Chapter 17: Dante's Weakness
The room was still draped in the aftermath of their passion, the air thick with heat and the scent of skin and sweat. Isla lay against the silk sheets, her body still tingling from Dante's touch. She should have left. Should have wrapped the sheet around herself, gathered her clothes, and walked out of his bedroom with her mind intact.
But she didn't.
Instead, she lay there, watching him.
Dante was different now. He wasn't the untouchable mafia prince she had grown accustomed to. He wasn't the ruthless man who commanded rooms with a single look.
He was just a man.
His dark hair was messy from her fingers, his bare chest rising and falling with steady breaths, a rare moment of vulnerability in the way he lay beside her, eyes half-lidded as if the weight of the world had momentarily lifted from his shoulders.
She had never seen him like this.
"You're staring," Dante murmured, his voice raspy from exhaustion.
Isla blinked, quickly looking away. "I'm just... thinking."
His lips curled into a lazy smirk. "About how good I made you feel?"

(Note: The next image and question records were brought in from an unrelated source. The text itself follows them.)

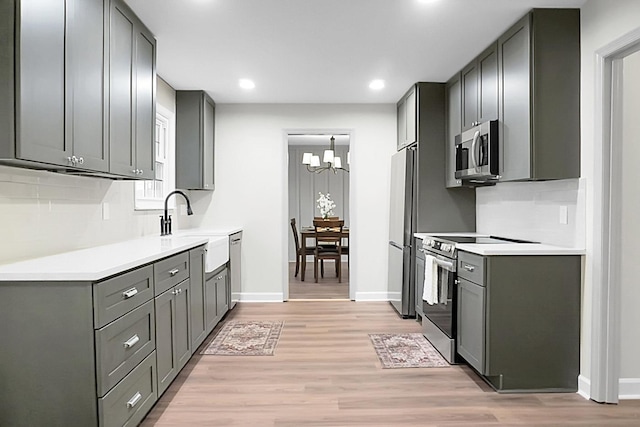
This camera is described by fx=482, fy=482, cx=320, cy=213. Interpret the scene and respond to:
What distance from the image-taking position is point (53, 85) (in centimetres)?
214

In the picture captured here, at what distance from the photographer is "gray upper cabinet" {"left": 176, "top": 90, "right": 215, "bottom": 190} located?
530 centimetres

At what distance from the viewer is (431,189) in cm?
496

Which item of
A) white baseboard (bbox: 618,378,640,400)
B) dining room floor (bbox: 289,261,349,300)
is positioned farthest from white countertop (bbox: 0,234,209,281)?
dining room floor (bbox: 289,261,349,300)

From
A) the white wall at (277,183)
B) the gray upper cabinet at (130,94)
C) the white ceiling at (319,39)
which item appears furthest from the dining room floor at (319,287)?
the gray upper cabinet at (130,94)

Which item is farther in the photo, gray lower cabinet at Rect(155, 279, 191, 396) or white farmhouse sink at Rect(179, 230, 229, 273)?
white farmhouse sink at Rect(179, 230, 229, 273)

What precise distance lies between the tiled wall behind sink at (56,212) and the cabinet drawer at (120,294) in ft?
1.93

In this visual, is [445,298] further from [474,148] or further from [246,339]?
[246,339]

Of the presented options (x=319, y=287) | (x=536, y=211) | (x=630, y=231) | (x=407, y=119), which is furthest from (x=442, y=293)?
(x=319, y=287)

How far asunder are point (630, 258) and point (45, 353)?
3168 millimetres

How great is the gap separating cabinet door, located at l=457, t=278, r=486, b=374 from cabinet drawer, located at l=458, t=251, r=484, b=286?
0.14 feet

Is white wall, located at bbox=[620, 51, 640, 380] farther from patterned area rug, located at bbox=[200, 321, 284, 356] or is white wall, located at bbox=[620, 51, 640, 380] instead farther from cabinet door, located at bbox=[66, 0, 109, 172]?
cabinet door, located at bbox=[66, 0, 109, 172]

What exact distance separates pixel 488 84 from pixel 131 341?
3.13 m

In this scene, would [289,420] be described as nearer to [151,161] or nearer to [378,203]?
[151,161]

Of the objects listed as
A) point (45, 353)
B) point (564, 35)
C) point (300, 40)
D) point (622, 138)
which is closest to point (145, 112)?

Heat crept up her neck, but she rolled her eyes. "You're insufferable."
Dante chuckled, but it wasn't his usual arrogant laugh. It was quieter, softer. He turned onto his side, his fingers trailing along her bare shoulder.
"I don't let people get close to me, bella," he admitted, his voice quieter now. "Yet, here you are."
A lump formed in Isla's throat. This was dangerous—he was dangerous—but for some reason, she couldn't bring herself to pull away.
"You don't seem like a man who lets himself get attached."
"I don't," he admitted. "It's a weakness."
Something in his tone made her chest tighten. "Why do you think that?"
Dante exhaled, rolling onto his back and staring at the ceiling. For a moment, Isla thought he wouldn't answer.
Then, he spoke.
"When I was younger, I trusted someone I shouldn't have." His voice was raw, edged with something dark. "It cost me."
Isla turned onto her side, watching his profile. "Who was it?"
Dante's jaw tensed. "My mother."
The admission hit Isla harder than she expected. She had assumed Dante's mother had passed away or was simply an absent figure in his life.
But there was more to this story.
"She left," he said, his voice tight. "I was twelve. One day she was there, telling me bedtime stories, kissing me goodnight. The next, she was gone."
Isla swallowed. "Did she... did she die?"
Dante let out a humorless laugh. "No. That would have been easier." He turned his head, his dark eyes meeting hers. "She left by choice. Walked out on my father, on me, on Sofia."
Isla felt something twist inside her. She wasn't expecting this—wasn't expecting him to be the one who had been abandoned.
She knew what it felt like to have someone taken away. But Dante... he had been left.
"What happened to her?"
Dante scoffed, running a hand through his hair. "She ran off with a man who was supposed to be my father's friend. A traitor. She didn't even look back."
The bitterness in his voice was thick. It wasn't just anger—it was pain. Wounds that had never fully healed.
"Sofia was too young to understand, but I did," he continued. "I spent years wondering why. If it was something I did. If I wasn't enough for her to stay."
Isla's throat tightened. She knew this feeling. The gnawing ache of loss, the unanswered questions.
But this wasn't just about Dante's mother. This was about him.
About the way he refused to trust. About the walls he had built so high no one could climb them.
Isla hesitated, then reached out, her fingers brushing against his. "It wasn't your fault."
Dante was silent for a moment. Then, with a sigh, he turned onto his side again, his fingers tracing circles on her hip absentmindedly.
"I tell myself that," he murmured. "But I don't believe it."
Isla wasn't sure what possessed her to do it, but she lifted a hand and gently brushed a strand of hair from his forehead. "You should."
Dante's gaze softened in a way she had never seen before. It made her heart stutter in her chest.
This wasn't the powerful mafia prince.
This was the boy who had been abandoned.
And that made him more dangerous than ever.
Because now, she didn't just see him as a target.
She saw him as a man.
A broken one.
A man who had just let her see a part of himself that no one else had.
A man she wasn't supposed to care about.
Dante let out a slow breath, his fingers tightening against her skin. "You make me forget," he murmured.
Isla swallowed hard. "Forget what?"
"That I don't trust people." His thumb brushed against her lower lip. "That I shouldn't trust you."
A chill ran through her.
He was right. He shouldn't trust her.
Because she wasn't here for him. She was here for revenge.
And yet, in that moment, she couldn't bring herself to pull away.
She let herself lean into his touch, let herself get lost in the warmth of his body, the steady rhythm of his breathing.
For one night, she let herself forget too.